■ **WORK INSTRUCTIONS**:
In the passage on adjuvant chemotherapy for stage III colon cancer, which regimen were older and sicker patients more likely to receive?

■ **SELECTED PASSAGE**:
━━━━━━━━━━━━━━━━
Our study fills an important void in the literature regarding an association between RDI and 5-year OS among patients receiving adjuvant chemotherapy for stage III colon cancer. In addition, our study comprehensively evaluated other factors that have been associated with survival, including demographics, comorbidities, tumor pathology, clinical findings, preoperative CEA and chemotherapy regimen due to the richness of the VA electronic medical record. [2,3,14,19] Veterans predominantly received adjuvant chemotherapy regimens that were recommended at the time for stage III colon cancer; once the initial results of the MOSAIC trial were published, oxaliplatin + 5-FU/LV was prescribed for the majority of patients [2]. That very few patients received bevacizumab mirrors evidence-based practice [20,21]. VA adjuvant chemotherapy use is consistent with that reported outside of the VA [7]. Our “real-world” observation that older and “sicker” (i.e., higher ECOG performance status) patients were more likely to receive capecitabine monotherapy, and less likely to receive oxaliplatin + 5FU/LV, is consistent with other studies that have reported decreased use of oxaliplatin-based regimens among the elderly and those with poor performance status [5-7]. Physicians may have been concerned about the ability of these patients to tolerate the more serious toxicities of oxaliplatin.
━━━━━━━━━━━━━━━━
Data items
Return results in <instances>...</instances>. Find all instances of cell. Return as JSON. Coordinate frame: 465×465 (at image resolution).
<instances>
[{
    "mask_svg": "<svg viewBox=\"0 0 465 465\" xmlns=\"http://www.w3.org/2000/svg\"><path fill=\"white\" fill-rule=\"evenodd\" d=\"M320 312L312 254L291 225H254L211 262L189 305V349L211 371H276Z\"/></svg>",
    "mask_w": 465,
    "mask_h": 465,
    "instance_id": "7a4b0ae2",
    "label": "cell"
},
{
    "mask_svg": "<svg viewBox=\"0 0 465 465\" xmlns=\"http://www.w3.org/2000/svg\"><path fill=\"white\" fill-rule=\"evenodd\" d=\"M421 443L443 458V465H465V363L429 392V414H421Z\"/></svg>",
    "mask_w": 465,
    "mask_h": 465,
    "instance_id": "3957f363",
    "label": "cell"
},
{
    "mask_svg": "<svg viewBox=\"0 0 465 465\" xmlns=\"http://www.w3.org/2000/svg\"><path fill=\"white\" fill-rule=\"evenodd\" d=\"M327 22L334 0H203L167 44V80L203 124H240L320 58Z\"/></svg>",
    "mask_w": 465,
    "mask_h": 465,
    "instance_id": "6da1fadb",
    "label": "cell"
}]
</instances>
━━━━━━━━━━━━━━━━
■ **RESPONSE AREA**:
Capecitabine monotherapy.